Segment Start: TEXT PROVIDED
Sunday
I awoke anticipating church. I was not disappointed. The people were warm and the message excellent. I'm getting used to the order of worship. I met a couple, Denny and Peg who a friend of mine had suggested I should meet. Nice people.
The woman at the sound board was an enigma. She was friendly, obviously bright--and confused me completely. She may have been as old as 40 and quite attractive. Her voice was a high pitched. The amazing thing was her mode of dress. She was wearing work clothes, a baseball cap and had what looked like grease under her nails. It seemed to me that she was deliberately dressing down. Why I can't guess.
The pastor, Mike, invited me to lunch Wednesday. I'm looking forward to it. He is about my age, heavy, and clearly loves his work. He does not stand in the pulpit. He paces, carrying his bible and returning now and then to glance at his notes. He has one disconcerting habit. He often gazes down and to one side or another while speaking and breaks eye contact. I wonder if that will carry over into our lunch conversation.
Segment End: TEXT PROVIDED
Segment Start: SOURCE DATA
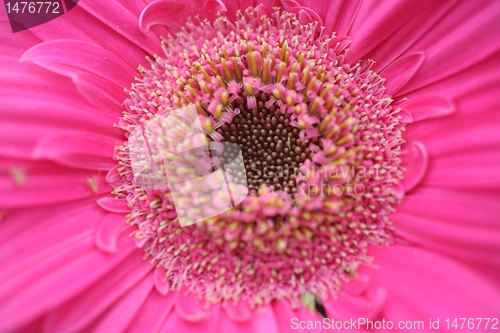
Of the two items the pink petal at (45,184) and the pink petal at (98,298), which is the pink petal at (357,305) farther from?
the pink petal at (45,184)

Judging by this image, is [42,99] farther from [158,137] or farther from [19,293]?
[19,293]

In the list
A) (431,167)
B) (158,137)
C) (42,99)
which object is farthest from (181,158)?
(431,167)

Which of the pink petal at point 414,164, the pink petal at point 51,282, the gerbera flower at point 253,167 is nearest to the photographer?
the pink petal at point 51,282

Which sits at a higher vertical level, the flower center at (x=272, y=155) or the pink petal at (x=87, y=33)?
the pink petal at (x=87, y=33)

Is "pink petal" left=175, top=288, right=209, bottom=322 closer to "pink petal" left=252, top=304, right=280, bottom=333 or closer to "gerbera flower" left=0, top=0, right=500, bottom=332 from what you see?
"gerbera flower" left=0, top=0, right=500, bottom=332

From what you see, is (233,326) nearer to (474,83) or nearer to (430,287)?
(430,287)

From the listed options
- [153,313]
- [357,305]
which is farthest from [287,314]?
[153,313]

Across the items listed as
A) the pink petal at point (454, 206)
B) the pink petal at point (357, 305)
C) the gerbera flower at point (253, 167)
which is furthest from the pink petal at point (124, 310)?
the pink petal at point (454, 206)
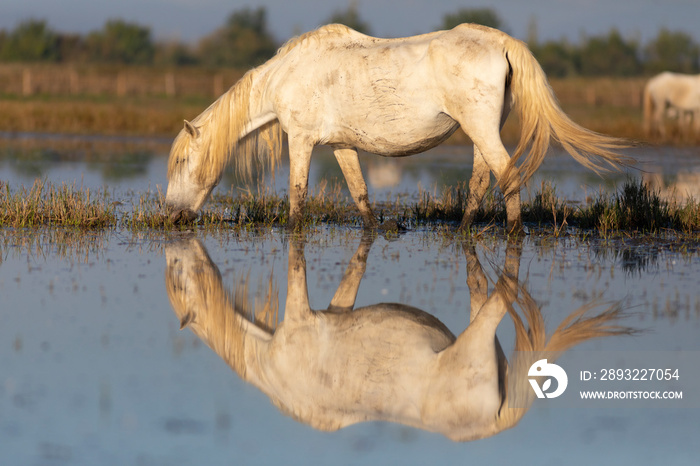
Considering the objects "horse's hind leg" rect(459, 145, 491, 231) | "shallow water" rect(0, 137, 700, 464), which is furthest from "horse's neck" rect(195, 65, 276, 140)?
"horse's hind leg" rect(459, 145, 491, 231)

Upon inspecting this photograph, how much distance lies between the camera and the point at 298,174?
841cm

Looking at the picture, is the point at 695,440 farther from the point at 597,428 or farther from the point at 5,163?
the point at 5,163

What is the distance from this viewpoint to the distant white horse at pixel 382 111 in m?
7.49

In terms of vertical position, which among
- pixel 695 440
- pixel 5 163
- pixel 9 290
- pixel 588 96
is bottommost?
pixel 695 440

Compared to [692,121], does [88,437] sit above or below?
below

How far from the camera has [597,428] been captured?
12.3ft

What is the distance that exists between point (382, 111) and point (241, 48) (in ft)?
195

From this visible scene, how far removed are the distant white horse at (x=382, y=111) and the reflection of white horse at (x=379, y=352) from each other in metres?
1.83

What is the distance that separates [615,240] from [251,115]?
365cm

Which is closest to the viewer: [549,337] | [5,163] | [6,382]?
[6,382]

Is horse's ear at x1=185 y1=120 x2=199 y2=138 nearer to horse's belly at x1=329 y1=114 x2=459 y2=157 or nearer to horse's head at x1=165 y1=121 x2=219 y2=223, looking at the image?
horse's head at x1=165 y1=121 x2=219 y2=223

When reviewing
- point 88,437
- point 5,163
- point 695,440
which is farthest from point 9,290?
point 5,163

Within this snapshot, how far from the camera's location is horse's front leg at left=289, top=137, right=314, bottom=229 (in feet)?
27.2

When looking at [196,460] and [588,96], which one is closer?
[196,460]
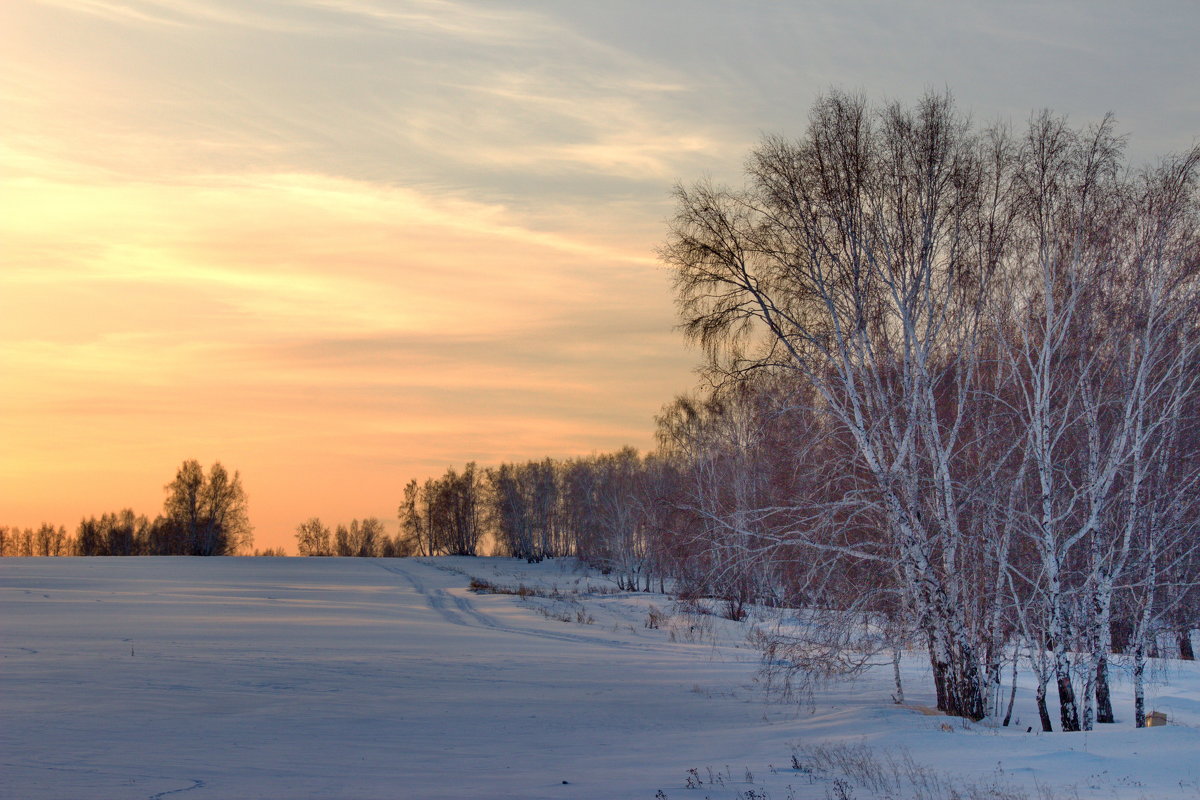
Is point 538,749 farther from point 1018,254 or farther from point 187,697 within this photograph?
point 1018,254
Segment End: SOURCE DATA
→ CHECK YOUR UNDERSTANDING
- A) According to the Sunday entry, on what day did the pastor invite the writer to lunch?
- B) Copy everything in the Sunday entry from "The woman at" down to "our lunch conversation.".
- C) List every person the Sunday entry mentions by name.
The records were taken from a different source than the Sunday entry.

→ ANSWERS FOR THIS EXERCISE
- A) Wednesday

- B)
The woman at the sound board was an enigma. She was friendly, obviously bright--and confused me completely. She may have been as old as 40 and quite attractive. Her voice was a high pitched. The amazing thing was her mode of dress. She was wearing work clothes, a baseball cap and had what looked like grease under her nails. It seemed to me that she was deliberately dressing down. Why I can't guess.
The pastor, Mike, invited me to lunch Wednesday. I'm looking forward to it. He is about my age, heavy, and clearly loves his work. He does not stand in the pulpit. He paces, carrying his bible and returning now and then to glance at his notes. He has one disconcerting habit. He often gazes down and to one side or another while speaking and breaks eye contact. I wonder if that will carry over into our lunch conversation.

- C) Denny, Peg, Mike